At yesterdays SBRI briefing about the NITB Tourism Apps Competition, there was a brief discussion of the difference between “mobile apps” and “web apps”.
At some point in the future, web apps are possibly the best way to go. They allow a certain amount of write once-deploy almost anywhere, they are utterly buzzword compliant, combining the advantages of cloud deployment and software-as-a-service. They are the future.
So far, they’re not really the ‘present’.
I’ll lay it on the ground by saying that I have never seen a web app executed to the level of native software. And that I don’t think I will see that app within the next twelve months which puts it well outside the remit of this SBRI.
A tourism app needs to be able to work everywhere. This really means that the bulk of the data needs to be installed on-device and not relying on intermitted 3G services. This doesn’t mean it can’t utilise the network but considering the target market is remote tourism sites (where network availability is low) and foreign visitors (who will have to pay exorbitant data costs), network availability should not be relied upon. And at the moment, most web apps rely on the network heavily.

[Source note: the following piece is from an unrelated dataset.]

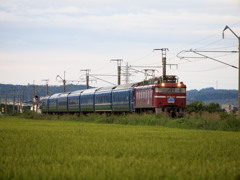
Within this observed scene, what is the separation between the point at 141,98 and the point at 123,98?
509 cm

I’m not saying you cannot create and deploy a tourism focused web-app but in terms of media capabilities, you end up using cutting edge (and possibly bleeding edge) web frameworks. I’ve seen people writing apps in ‘HTML5’ back in 2008 – and yet we’re still saying that HTML5 has a ways to go for full deployment in 2010.
Some companies have invested heavily in the web app space and while I think this shows foresight, it’s not what this SBRI is about. I’m happy to be proved wrong on the ‘web apps are not ready for prime time’ if anyone can show me concrete examples.
FeedHenry provide a half-way house: a cross-platform app built using standard web technologies (HTML, CSS, JavaScript) that can be compiled into a native app (accessing the native phone features via the FH cleint-side API) so that the resulting deploy actually contains compiled Objective-C (for iPhone/iPad/iTouch), compiled Java for Android, and so on for Blackberry, Windows Phone 7 and Nokia Web Run Time. On top of this it provides server-side functionality (also coded in JavaScript using a FH server-side API) to allow the business logic, and caching to be hosted efficiently. This makes it easy to store contants server-side and update them without having to deploy an update of the app.